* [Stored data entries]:
╭──

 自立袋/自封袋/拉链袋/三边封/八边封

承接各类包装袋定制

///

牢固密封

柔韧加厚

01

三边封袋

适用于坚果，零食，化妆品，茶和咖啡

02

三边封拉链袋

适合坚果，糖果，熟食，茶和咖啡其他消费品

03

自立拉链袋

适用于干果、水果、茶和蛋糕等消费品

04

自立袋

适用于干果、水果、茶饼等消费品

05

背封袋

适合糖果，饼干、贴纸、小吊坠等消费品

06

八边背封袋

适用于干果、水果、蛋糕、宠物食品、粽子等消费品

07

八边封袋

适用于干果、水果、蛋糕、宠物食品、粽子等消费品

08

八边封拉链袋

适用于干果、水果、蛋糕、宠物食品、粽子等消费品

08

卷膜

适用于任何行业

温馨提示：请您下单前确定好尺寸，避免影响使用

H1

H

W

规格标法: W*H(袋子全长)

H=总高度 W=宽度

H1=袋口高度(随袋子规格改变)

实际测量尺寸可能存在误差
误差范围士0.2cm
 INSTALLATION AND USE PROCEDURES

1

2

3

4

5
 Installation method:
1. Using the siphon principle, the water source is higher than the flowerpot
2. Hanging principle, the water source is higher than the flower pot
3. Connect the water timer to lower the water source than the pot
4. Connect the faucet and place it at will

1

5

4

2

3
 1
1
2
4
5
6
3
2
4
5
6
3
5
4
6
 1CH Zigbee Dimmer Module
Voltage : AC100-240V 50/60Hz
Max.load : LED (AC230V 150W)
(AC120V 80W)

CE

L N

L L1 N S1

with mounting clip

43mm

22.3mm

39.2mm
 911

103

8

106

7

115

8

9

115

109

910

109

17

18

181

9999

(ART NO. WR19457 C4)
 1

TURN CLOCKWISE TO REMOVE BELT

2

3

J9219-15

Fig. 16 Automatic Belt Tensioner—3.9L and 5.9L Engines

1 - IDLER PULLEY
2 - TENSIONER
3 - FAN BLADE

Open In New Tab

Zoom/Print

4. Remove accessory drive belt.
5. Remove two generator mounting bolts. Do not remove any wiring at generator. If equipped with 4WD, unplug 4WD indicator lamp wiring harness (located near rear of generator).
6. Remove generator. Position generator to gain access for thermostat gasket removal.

╰──

* [TASK TO COMPLETE]: Your task is to retype the data exactly, with no line missing.

* [ANSWER TO THIS TASK]:
 自立袋/自封袋/拉链袋/三边封/八边封

承接各类包装袋定制

///

牢固密封

柔韧加厚

01

三边封袋

适用于坚果，零食，化妆品，茶和咖啡

02

三边封拉链袋

适合坚果，糖果，熟食，茶和咖啡其他消费品

03

自立拉链袋

适用于干果、水果、茶和蛋糕等消费品

04

自立袋

适用于干果、水果、茶饼等消费品

05

背封袋

适合糖果，饼干、贴纸、小吊坠等消费品

06

八边背封袋

适用于干果、水果、蛋糕、宠物食品、粽子等消费品

07

八边封袋

适用于干果、水果、蛋糕、宠物食品、粽子等消费品

08

八边封拉链袋

适用于干果、水果、蛋糕、宠物食品、粽子等消费品

08

卷膜

适用于任何行业

温馨提示：请您下单前确定好尺寸，避免影响使用

H1

H

W

规格标法: W*H(袋子全长)

H=总高度 W=宽度

H1=袋口高度(随袋子规格改变)

实际测量尺寸可能存在误差
误差范围士0.2cm
 INSTALLATION AND USE PROCEDURES

1

2

3

4

5
 Installation method:
1. Using the siphon principle, the water source is higher than the flowerpot
2. Hanging principle, the water source is higher than the flower pot
3. Connect the water timer to lower the water source than the pot
4. Connect the faucet and place it at will

1

5

4

2

3
 1
1
2
4
5
6
3
2
4
5
6
3
5
4
6
 1CH Zigbee Dimmer Module
Voltage : AC100-240V 50/60Hz
Max.load : LED (AC230V 150W)
(AC120V 80W)

CE

L N

L L1 N S1

with mounting clip

43mm

22.3mm

39.2mm
 911

103

8

106

7

115

8

9

115

109

910

109

17

18

181

9999

(ART NO. WR19457 C4)
 1

TURN CLOCKWISE TO REMOVE BELT

2

3

J9219-15

Fig. 16 Automatic Belt Tensioner—3.9L and 5.9L Engines

1 - IDLER PULLEY
2 - TENSIONER
3 - FAN BLADE

Open In New Tab

Zoom/Print

4. Remove accessory drive belt.
5. Remove two generator mounting bolts. Do not remove any wiring at generator. If equipped with 4WD, unplug 4WD indicator lamp wiring harness (located near rear of generator).
6. Remove generator. Position generator to gain access for thermostat gasket removal.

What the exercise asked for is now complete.